= Box Canyon (Doña Ana County, New Mexico) =

Canyon in New Mexico, United States

Box Canyon, originally known as Picacho Pass, is a canyon in Doña Ana County, New Mexico. Its mouth lies at an elevation of 3927 ft. Its source is at .

==History==
Box Canyon, was known as Pecatch Pass, to Waterman L. Ormsby, who traveled westward through it on the first westbound stage of the Butterfield Overland Mail. This was a mistake of Picacho Pass, the name derived from the Picacho Mountain nearby to the south of the canyon as was the village of Picacho where Ormsby's coach changed horses at the Picacho Stage Station just south of the mouth of the canyon.

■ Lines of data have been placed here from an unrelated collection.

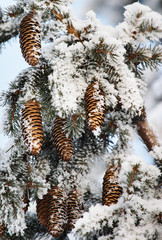 Frost covered fir tree with cones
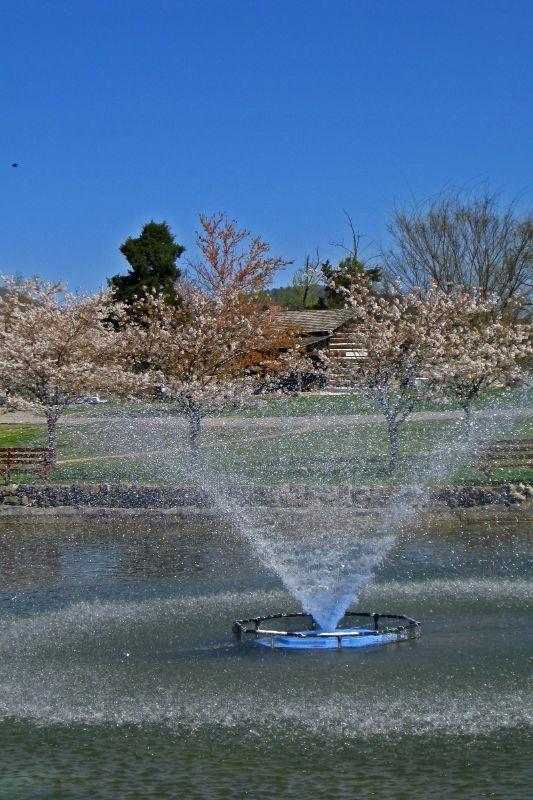 Janssen Park In Spring 5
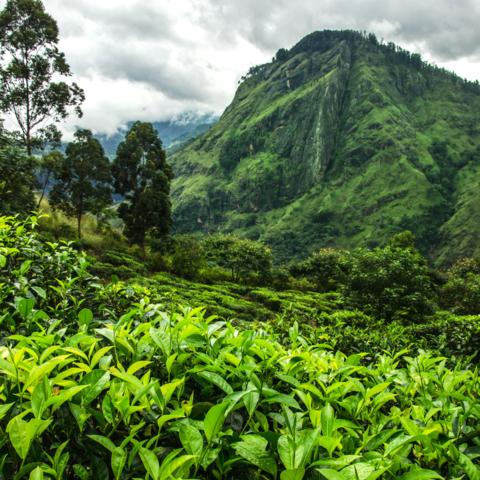Teeplantagen rund um den Little Adam's Peak, Ella, Sri Lanka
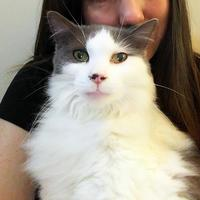 Adopt A Pet :: RORY (BONDED WITH LORELAI - THORNHILL, ON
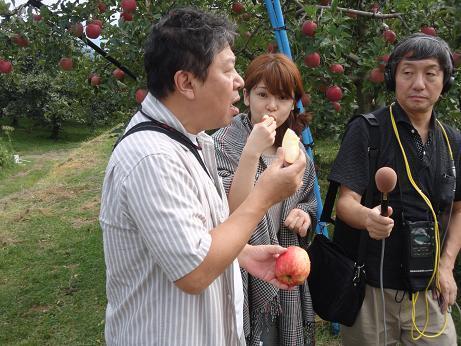 リンゴ園.JPG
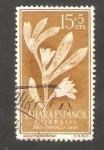 Sellos de Africa - Marruecos -  sahara español - 127 - Sesuvium portulacastrum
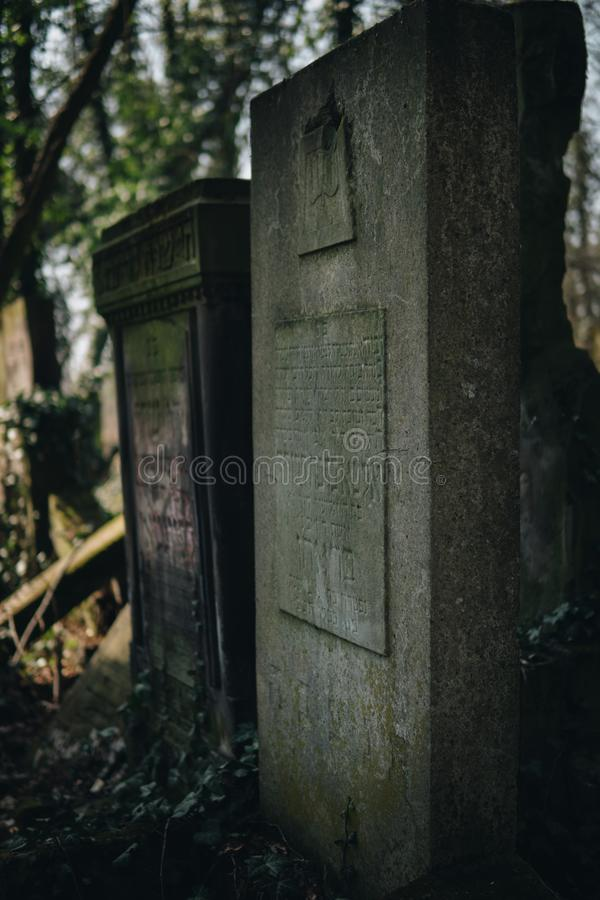 Detail of old jewish matzevah. Detail of old jewish tombstones on cemetery in city of Czestochowa in Poland graveyard historic religion religious death judaism stock photo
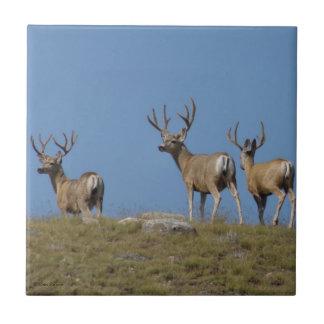 D0009 Mule Deer Bucks Tile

Ormsby described the pass:

"Our road lay through what was called the Pecatch [Picacho] Pass, and, I walked nearly all the way through it, it seemed to me rather mountainous. It was about two miles long and had some very bad hills. In comparison with other passes and cañons on the route, it was not very bad, though quite bad enough and all up hill. When however we reached the summit, we were upon the border of a broad and level plain extending as far away as the eye could reach. At our backs were the ranges of the [[Organ Mountains (New Mexico)|Oregan [Organ] Mountains]], the debris of the Rocky Mountains, forming the eastern boundary. Off in the distance Cooke's Peak, rising from the plain in bold prominence from among the surrounding hills."